I have an hour to do a writing assignment. I’ve got the title and subject. Wait, what if I add a GIF? Half an hour later, I’ve found a hilarious GIF–now, how to insert it? I go seeking instructions, but many of them are out-of-date. I watch videos on YouTube. I give up on the GIF. Suddenly, I’ve spent two hours on the assignment–and all I have is a title and a subject …
What gives? I’ve been to time management classes and read many articles about how to work smarter not harder. Why do I always end up in the same place? Stressed out, excited, endorphins having a wild party in my brain?
I think I just answered my own question. I am a person who loves excitement. I crave deadlines and am driven by them. Yet too often, I lose sight of the goal, particularly when I start being creative, or fixate on trying to do a new thing.
But surely, creativity and eagerness to try new things are good qualities? I don’t want to give those up! (And don’t call me Shirley.)
Wait a minute–wait just a cotton-pickin’ minute. Maybe, by seeking excitement and procrastinating, I’m sacrificing the time I need to be creative and try new things! I’m shooting myself in the foot! Why do I do that?
Fear of failure.
It’s much, much scarier to fail after I’ve given myself abundant time to be creative, because then I have to own the failure.

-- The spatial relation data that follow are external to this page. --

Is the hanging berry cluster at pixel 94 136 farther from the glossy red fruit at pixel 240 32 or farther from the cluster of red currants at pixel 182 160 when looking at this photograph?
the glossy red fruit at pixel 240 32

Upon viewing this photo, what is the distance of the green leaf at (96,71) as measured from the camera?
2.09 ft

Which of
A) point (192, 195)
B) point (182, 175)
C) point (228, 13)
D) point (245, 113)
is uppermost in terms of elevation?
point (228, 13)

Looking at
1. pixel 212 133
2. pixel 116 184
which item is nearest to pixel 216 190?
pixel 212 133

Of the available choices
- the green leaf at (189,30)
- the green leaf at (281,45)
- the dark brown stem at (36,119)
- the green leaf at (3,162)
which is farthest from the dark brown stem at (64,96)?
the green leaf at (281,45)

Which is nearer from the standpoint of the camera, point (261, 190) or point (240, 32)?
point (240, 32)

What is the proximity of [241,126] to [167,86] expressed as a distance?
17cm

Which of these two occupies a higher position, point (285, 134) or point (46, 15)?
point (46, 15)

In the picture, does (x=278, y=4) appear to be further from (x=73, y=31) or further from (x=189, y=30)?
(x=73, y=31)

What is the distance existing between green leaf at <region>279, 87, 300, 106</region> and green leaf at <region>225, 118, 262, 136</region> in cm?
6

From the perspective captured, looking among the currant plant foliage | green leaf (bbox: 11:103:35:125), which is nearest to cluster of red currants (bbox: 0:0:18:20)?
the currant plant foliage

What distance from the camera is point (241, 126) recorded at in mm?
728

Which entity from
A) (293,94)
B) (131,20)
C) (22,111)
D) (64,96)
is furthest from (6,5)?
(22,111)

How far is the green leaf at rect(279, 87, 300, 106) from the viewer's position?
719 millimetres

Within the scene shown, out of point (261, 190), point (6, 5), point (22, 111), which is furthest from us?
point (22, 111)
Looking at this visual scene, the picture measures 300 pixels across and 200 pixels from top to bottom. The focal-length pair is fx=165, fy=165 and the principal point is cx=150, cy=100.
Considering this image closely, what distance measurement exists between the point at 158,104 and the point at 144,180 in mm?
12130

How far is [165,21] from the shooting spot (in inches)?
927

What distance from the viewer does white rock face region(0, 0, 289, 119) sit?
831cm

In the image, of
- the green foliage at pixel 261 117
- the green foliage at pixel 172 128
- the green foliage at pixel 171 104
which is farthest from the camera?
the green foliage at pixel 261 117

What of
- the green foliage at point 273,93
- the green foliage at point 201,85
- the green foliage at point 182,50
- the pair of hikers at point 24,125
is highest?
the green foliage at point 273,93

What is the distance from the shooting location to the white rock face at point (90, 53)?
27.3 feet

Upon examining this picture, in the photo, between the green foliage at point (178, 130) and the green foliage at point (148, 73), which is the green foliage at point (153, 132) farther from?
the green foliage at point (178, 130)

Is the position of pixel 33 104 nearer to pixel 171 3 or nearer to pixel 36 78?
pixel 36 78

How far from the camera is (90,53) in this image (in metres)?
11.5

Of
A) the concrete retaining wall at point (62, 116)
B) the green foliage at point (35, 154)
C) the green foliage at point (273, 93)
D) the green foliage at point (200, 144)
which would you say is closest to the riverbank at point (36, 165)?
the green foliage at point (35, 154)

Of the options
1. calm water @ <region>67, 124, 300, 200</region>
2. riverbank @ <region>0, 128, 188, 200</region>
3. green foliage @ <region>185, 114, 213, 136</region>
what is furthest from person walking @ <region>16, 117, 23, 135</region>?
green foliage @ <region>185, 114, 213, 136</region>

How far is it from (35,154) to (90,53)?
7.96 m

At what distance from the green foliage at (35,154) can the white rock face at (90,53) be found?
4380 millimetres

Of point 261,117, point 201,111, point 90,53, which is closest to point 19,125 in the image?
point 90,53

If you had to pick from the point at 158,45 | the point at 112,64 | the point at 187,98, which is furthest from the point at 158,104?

Whereas, if I work to a deadline, whether I make it or not I can think “Well, I was so stressed out and under pressure! I did the best I could.”
Or did I? Maybe the best would have been allowing myself the time to be creative. Who knows what I would have made if I’d given myself the gift of time?
What, if anything, stops you from doing the best you can? If time management is your strength, how do you do it?